Не преминул свернуть на скользкую дорожку и Бекмамбетов. В фильме появился капкан – абсолютно вымышленный персонаж лётчик Ларин, представленный в качестве друга Девятаева. Реальной необходимости в этом персонаже, на мой взгляд, не было. Представим себе знаменитого Карбышева, которому некий пленный солдатик советует перейти на сторону немцев, и генерал вступает с солдатиком в длинную дискуссию. Комично? – Комично. Тот же эффект вызывают дискуссии и никому не известного Ларина с человеком-легендой (мы-то, зрители, об этом знаем), который всей своей жизнью прокладывал дорогу к подвигу. Но если бы не было Ларина, кто бы тогда напомнил зрителям о приказе Народного комиссара обороны СССР, который предписывал жёстко карать изменников Родины? Вот, мол, до чего доходило в стране, которой правил Дракула. С подачи режиссёра изменник Родины Ларин уже воспринимается как жертва этого приказа. Герой фильма отверг усердные обхаживания «друга» и в конце концов оказался дома. Если экстраполировать возвращение на все события войны, то обнаружится давно заезженная формула: победили не благодаря, а вопреки.

▸ ВХОДНЫЕ ЗАПИСИ:
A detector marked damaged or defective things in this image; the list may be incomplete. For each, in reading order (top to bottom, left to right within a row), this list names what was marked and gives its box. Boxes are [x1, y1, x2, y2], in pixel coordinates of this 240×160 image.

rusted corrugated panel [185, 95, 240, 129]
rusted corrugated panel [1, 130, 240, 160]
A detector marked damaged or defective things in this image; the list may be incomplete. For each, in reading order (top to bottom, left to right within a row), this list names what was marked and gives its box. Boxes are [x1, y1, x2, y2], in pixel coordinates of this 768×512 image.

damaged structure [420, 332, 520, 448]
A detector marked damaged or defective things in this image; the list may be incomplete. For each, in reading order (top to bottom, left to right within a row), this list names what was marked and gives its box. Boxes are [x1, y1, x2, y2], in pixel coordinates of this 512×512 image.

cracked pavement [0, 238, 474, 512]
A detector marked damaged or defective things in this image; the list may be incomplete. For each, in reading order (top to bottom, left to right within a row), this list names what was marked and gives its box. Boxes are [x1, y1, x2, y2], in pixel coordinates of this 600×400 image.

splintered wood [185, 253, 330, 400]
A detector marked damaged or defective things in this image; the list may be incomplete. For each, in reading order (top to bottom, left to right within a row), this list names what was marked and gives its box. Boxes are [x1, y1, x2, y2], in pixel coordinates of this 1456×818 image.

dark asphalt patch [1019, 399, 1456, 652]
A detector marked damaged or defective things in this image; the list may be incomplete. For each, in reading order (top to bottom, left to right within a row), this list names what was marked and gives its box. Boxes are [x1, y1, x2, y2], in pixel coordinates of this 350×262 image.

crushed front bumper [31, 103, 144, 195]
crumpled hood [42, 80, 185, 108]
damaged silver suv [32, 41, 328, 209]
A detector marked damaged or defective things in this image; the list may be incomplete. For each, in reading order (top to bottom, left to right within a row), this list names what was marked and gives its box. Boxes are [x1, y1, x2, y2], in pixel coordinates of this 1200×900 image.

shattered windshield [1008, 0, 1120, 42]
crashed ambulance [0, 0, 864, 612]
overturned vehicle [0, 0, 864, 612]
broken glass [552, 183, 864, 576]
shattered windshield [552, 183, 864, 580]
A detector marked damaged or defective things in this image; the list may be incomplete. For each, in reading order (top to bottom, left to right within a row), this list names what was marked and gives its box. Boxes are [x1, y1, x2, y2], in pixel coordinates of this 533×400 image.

▸ ТРЕБОВАНИЯ:
**A.** Как в исходном тексте зовут вымышленного лётчика, которого фильм представляет другом Девятаева?
**B.** Пожалуйста, выведите из записей без изменений всё, начиная со строки, где есть «this 768×512 image.», и вниз до строки, где есть «dark asphalt patch [1019, 399, 1456, 652]», включая обе эти строки.
Исходный текст и записи между собой никак не связаны.

▸ ОЖИДАЕМЫЕ ОТВЕТЫ:
**A.** Ларин.

**B.**
A detector marked damaged or defective things in this image; the list may be incomplete. For each, in reading order (top to bottom, left to right within a row), this list names what was marked and gives its box. Boxes are [x1, y1, x2, y2], in pixel coordinates of this 768×512 image.

damaged structure [420, 332, 520, 448]
A detector marked damaged or defective things in this image; the list may be incomplete. For each, in reading order (top to bottom, left to right within a row), this list names what was marked and gives its box. Boxes are [x1, y1, x2, y2], in pixel coordinates of this 512×512 image.

cracked pavement [0, 238, 474, 512]
A detector marked damaged or defective things in this image; the list may be incomplete. For each, in reading order (top to bottom, left to right within a row), this list names what was marked and gives its box. Boxes are [x1, y1, x2, y2], in pixel coordinates of this 600×400 image.

splintered wood [185, 253, 330, 400]
A detector marked damaged or defective things in this image; the list may be incomplete. For each, in reading order (top to bottom, left to right within a row), this list names what was marked and gives its box. Boxes are [x1, y1, x2, y2], in pixel coordinates of this 1456×818 image.

dark asphalt patch [1019, 399, 1456, 652]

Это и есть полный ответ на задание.